• Sonuç bulunamadı

2. KAVRAMSAL ÇERÇEVE

2.4 Dünya’ da E-öğretimin Gelişimi ve Günümüzdeki Durumu

Bu bölümde, e-öğretim uluslar arası boyutu ile ele alınarak incelenmiştir.

Dünyada e-öğretim temelli uygulamalarına bakıldığında ‘uzaktan eğitim’ in tarihçesi ile başladığını söylemek mümkündür (Yalın, 2008: 9).

Uzaktan eğitim, ilk girişimlerini ABD’ de Boston Mass Society to Encourage Study at Home, ‘Evde Gelişmeyi Teşvik Derneği’ nin kurulması, ardından Colombia Üniversitesi’ ne özel bir bölümün 1892 yılında açılması ile gerçekleştirmiştir. 1800 lerde Avrupa’ daki gelişmeler devam etmiş, Almanya’da 1856 yılında Toussaint ve Langenscheit Berlin’ e ilk kez ‘Tele Kolleg’, ‘ SchulFernsehen’ ve ‘FernÜniversitat’

gibi kurumların faaliyete geçmesine yol açmıştır (Alkan, 1996: 11). Fransa ise 1907 yılında ‘Ecole Universelle par Correspondance’ ve daha sonraları kurulan ‘ Centre National d’ Enseigement par Correspondance’ kurumları ile uzaktan eğitim uygulamalarına başlamıştır.

:::

**Görev Yönergeleri:**
A. Yukarıdaki e-öğretimin gelişimiyle ilgili metne göre şu ifadelerin her biri doğru mu: (i) Fransa uzaktan eğitim uygulamalarına 1907 yılında başlamıştır; (ii) Colombia Üniversitesi'ndeki özel bölüm 1856 yılında açılmıştır; (iii) bu bölümde e-öğretim yalnızca Türkiye boyutuyla incelenmiştir? Her biri için evet ya da hayır deyip kararı belirleyen sözcükleri metinden aynen alıntılayın.
B. Aşağıdaki kayıtlarda "located" sözcüğünü içeren bütün satırları seçip olduğu gibi yazın.

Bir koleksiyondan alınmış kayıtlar
:::

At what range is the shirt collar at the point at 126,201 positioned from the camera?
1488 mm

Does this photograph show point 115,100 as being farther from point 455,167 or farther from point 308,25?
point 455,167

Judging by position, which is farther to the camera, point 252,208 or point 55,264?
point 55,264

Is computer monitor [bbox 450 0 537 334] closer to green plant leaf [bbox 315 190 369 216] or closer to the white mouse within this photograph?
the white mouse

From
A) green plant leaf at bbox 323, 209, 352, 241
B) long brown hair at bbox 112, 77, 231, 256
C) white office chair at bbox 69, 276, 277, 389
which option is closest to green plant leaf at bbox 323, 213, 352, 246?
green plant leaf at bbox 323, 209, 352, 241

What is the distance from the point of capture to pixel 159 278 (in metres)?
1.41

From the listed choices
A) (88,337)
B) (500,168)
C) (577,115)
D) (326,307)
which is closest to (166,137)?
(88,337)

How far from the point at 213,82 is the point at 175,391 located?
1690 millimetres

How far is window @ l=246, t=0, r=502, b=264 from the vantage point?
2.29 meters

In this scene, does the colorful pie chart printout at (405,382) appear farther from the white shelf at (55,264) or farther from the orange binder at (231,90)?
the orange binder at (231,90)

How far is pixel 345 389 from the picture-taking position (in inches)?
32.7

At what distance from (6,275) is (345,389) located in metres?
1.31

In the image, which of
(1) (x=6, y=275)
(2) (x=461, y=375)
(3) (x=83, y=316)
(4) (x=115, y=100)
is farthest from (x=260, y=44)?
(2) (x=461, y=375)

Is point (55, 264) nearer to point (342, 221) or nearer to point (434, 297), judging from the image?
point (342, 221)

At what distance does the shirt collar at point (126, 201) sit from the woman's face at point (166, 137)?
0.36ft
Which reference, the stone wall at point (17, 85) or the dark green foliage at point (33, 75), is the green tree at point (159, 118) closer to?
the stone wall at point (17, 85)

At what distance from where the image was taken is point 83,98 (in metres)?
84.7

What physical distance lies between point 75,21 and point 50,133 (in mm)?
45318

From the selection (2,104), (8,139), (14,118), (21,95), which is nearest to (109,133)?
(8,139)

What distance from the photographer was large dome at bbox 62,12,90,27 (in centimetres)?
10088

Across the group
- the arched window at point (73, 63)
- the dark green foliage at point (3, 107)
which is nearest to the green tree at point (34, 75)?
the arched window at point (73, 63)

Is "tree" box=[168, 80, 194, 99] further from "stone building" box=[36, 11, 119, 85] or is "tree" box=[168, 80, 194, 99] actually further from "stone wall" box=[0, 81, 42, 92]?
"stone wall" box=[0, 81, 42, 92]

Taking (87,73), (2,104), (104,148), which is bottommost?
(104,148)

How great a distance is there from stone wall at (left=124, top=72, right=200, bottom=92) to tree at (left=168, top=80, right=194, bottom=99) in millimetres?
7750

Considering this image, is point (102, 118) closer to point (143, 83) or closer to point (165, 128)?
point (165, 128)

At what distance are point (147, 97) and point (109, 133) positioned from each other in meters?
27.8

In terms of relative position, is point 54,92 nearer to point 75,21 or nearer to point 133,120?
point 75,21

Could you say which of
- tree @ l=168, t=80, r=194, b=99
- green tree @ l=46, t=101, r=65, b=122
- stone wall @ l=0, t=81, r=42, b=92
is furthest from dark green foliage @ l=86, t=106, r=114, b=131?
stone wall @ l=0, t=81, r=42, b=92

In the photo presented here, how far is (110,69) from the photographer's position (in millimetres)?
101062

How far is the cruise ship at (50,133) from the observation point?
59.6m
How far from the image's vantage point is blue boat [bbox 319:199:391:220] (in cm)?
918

:::

**Görevlere Göre Yanıtlar:**
A.
(i) Evet: "Fransa ise 1907 yılında"
(ii) Hayır: "1892 yılında açılması"
(iii) Hayır: "e-öğretim uluslar arası boyutu ile ele alınarak incelenmiştir"

B.
How far from the point at 213,82 is the point at 175,391 located?
At what distance from (6,275) is (345,389) located in metres?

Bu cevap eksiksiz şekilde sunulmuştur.